ASSIGNED TASK → Reproduce the ASUS Strix Z270E Gaming motherboard review below verbatim, from its first line to its last.

SELECTED EXTRACT →
[Start of Attachment]

Review Index:

ASUS Strix Z270E Gaming Motherboard Review

Subject: Motherboards
Manufacturer: ASUS

Overclocking and Conclusion


To give a feel for the overclocking performance potential of the Strix Z270E Gaming motherboard, we attempted to push it to known CPU-supported performance parameters with minimal tweaking. At the stock base clock speed of 100Mhz, we pushed the CPU to 5.1GHz with a 4.8GHz ring bus and 3866MHz memory speeds. This was done at a 1.34V CPU voltage and a 1.35V memory voltage with all other values left at default settings. However, the board refused to stabilize at any memory settings about 3867MHz, even though the modules are rated for and have run at 4000MHz on other boards. The highest base clock speed the board would run at was 167MHz, equating to a 5.0GHz CPU speed, 4.8GHz ring bus, and 3672MHz memory speeds. All overclocking sessions remained stable for over 4hrs. System stability was tested running the AIDA64 stability test in conjunction with EVGA's OC Scanner X graphical benchmark running at 1280x1024 resolution and 8x MSAA in stress test mode. Note that 16GB (2 x 8GB) of Corsair Vengeance LPX DDR4-2666 and 8GB (2 x 4GB) of Corsair Dominator Platinum DDR4-4000 memory modules were used for the overclocking tests.

[End of Attachment]

STUDY MATERIAL →

[Start of Attachment]

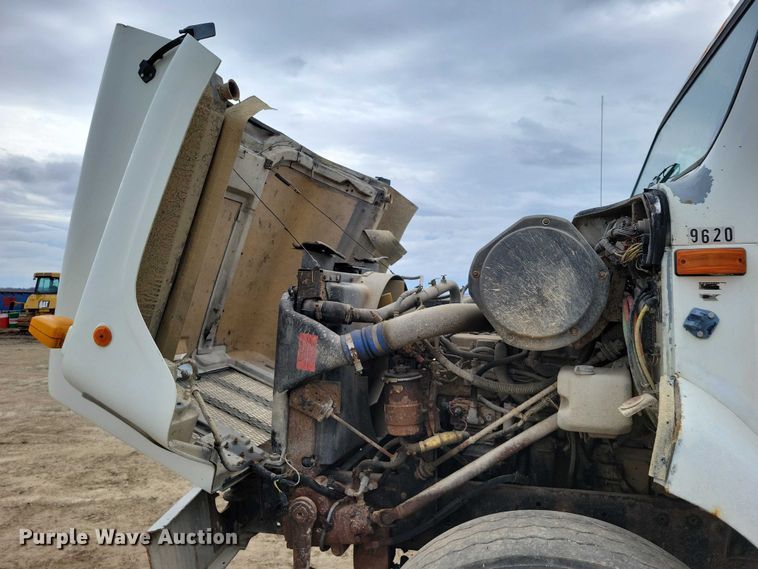 image for item NK9941 1996 International F-2674 hook lift truck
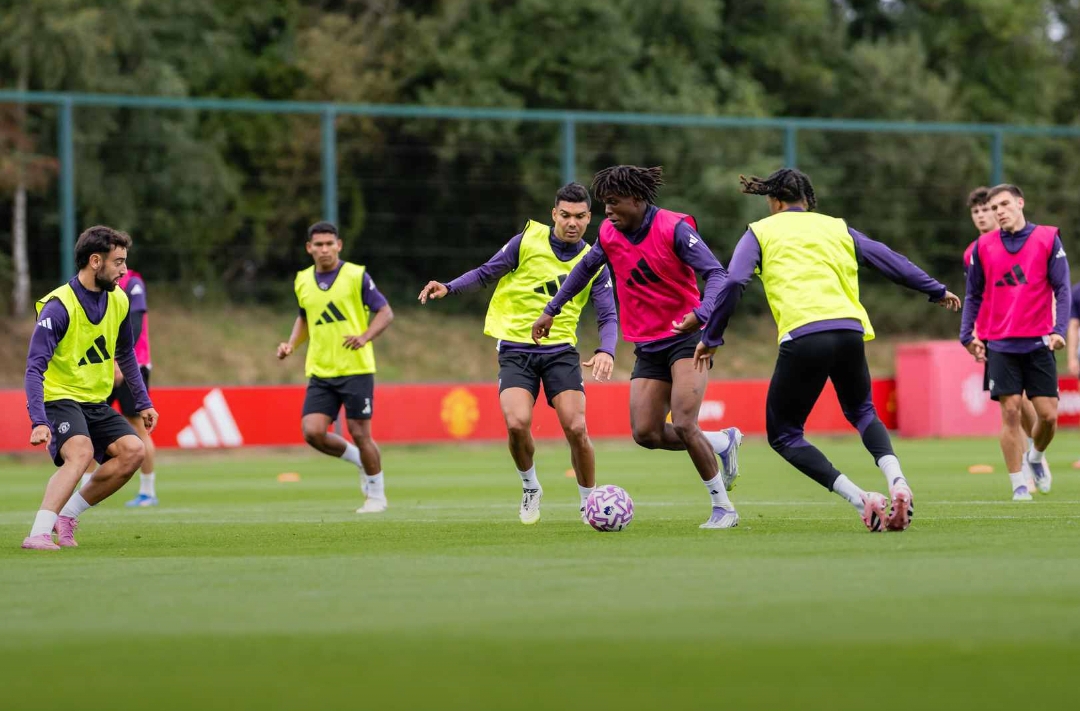 Para pemain Manchester United latihan jelang laga melawan Fulham, Minggu (24/8) pukul 22:30 WIB.(Foto: Manchester United)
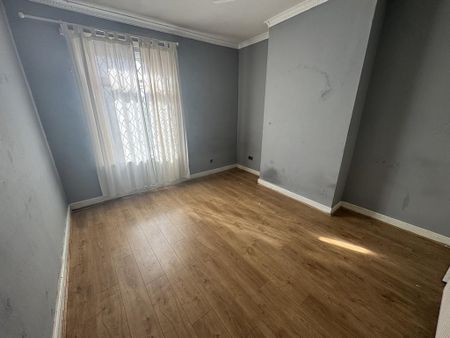 4 bedroom terraced house to rent - Photo 3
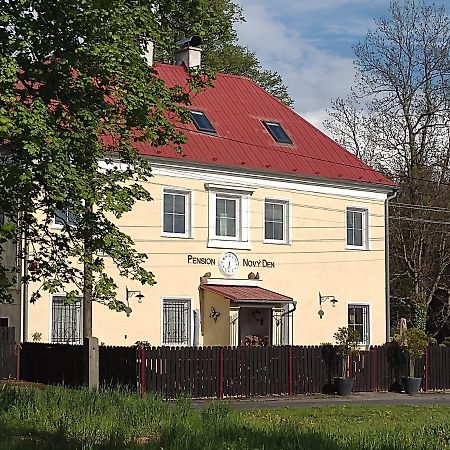 Pension Novy Den Albrechtice  ภายนอก รูปภาพ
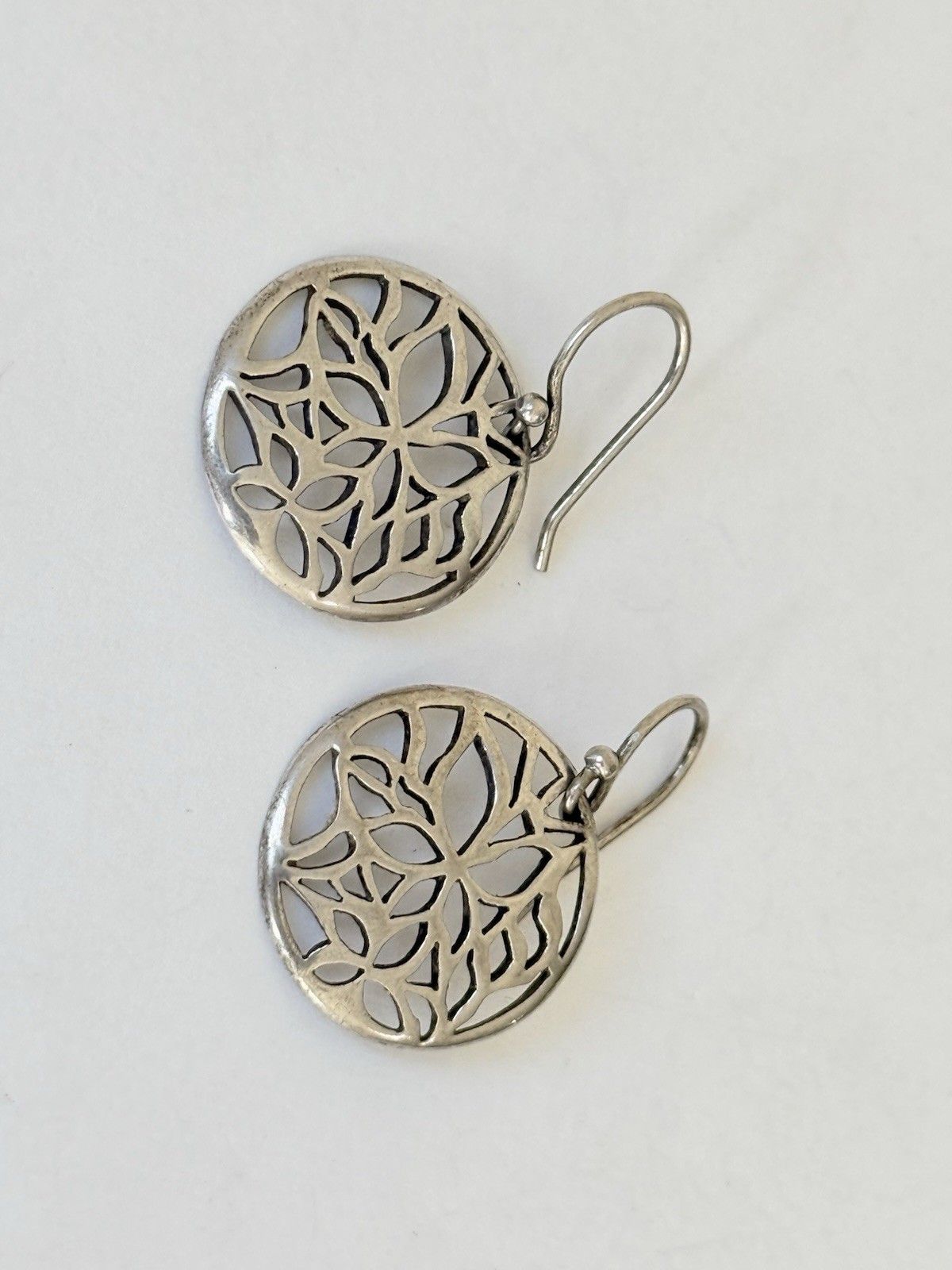 Vintage Sterling Silver Edelweiss Flower Filigree Mandala Hook Earrings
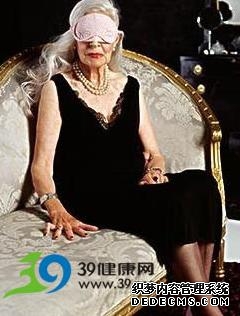 老年人突然失明如何急救?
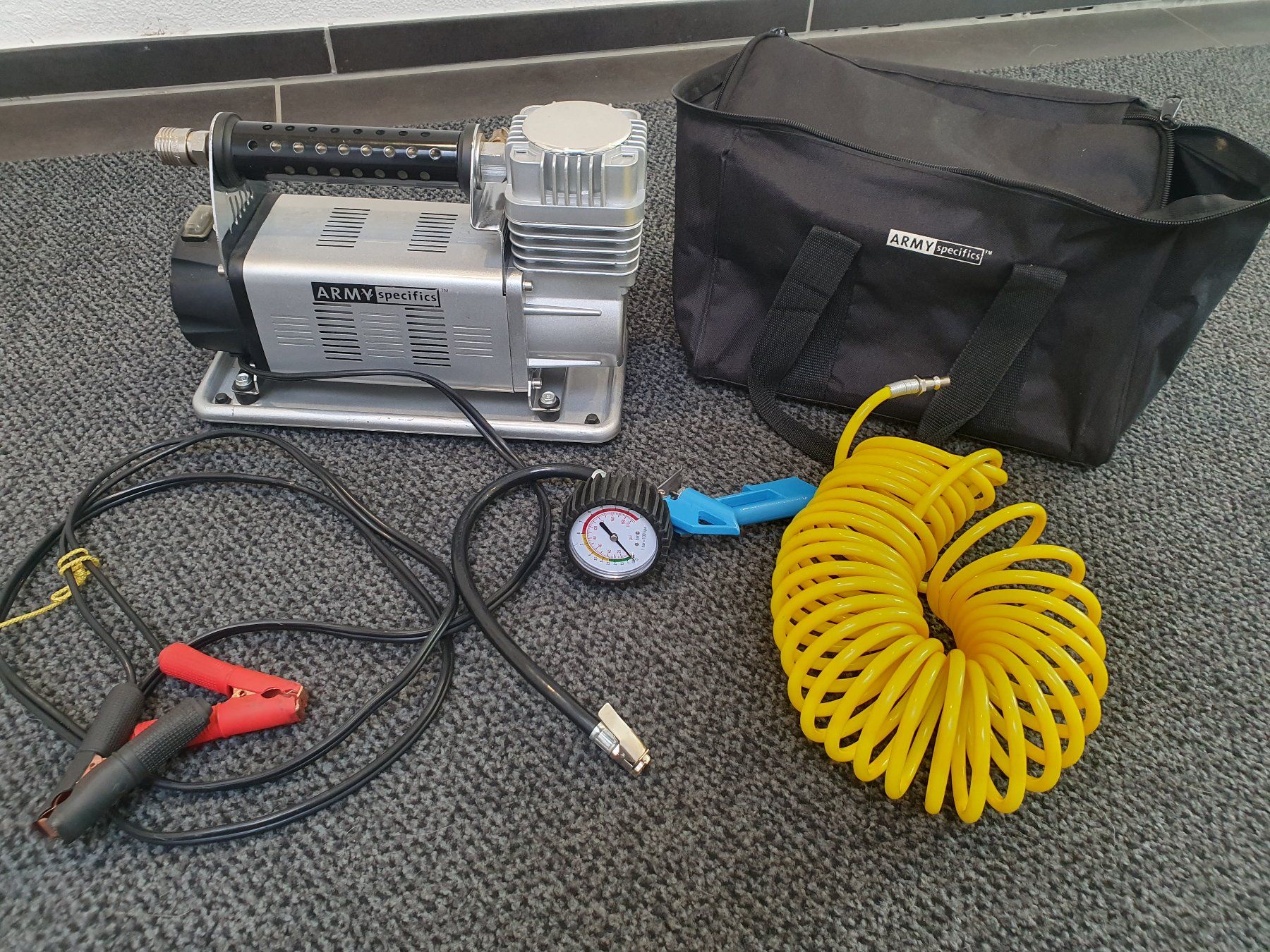 Kompressoren: Compressor 12Volt – Gebraucht aus Schönenwerd von antonli 1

[End of Attachment]

SOLVED PROBLEM →
Review Index:

ASUS Strix Z270E Gaming Motherboard Review

Subject: Motherboards
Manufacturer: ASUS

Overclocking and Conclusion


To give a feel for the overclocking performance potential of the Strix Z270E Gaming motherboard, we attempted to push it to known CPU-supported performance parameters with minimal tweaking. At the stock base clock speed of 100Mhz, we pushed the CPU to 5.1GHz with a 4.8GHz ring bus and 3866MHz memory speeds. This was done at a 1.34V CPU voltage and a 1.35V memory voltage with all other values left at default settings. However, the board refused to stabilize at any memory settings about 3867MHz, even though the modules are rated for and have run at 4000MHz on other boards. The highest base clock speed the board would run at was 167MHz, equating to a 5.0GHz CPU speed, 4.8GHz ring bus, and 3672MHz memory speeds. All overclocking sessions remained stable for over 4hrs. System stability was tested running the AIDA64 stability test in conjunction with EVGA's OC Scanner X graphical benchmark running at 1280x1024 resolution and 8x MSAA in stress test mode. Note that 16GB (2 x 8GB) of Corsair Vengeance LPX DDR4-2666 and 8GB (2 x 4GB) of Corsair Dominator Platinum DDR4-4000 memory modules were used for the overclocking tests.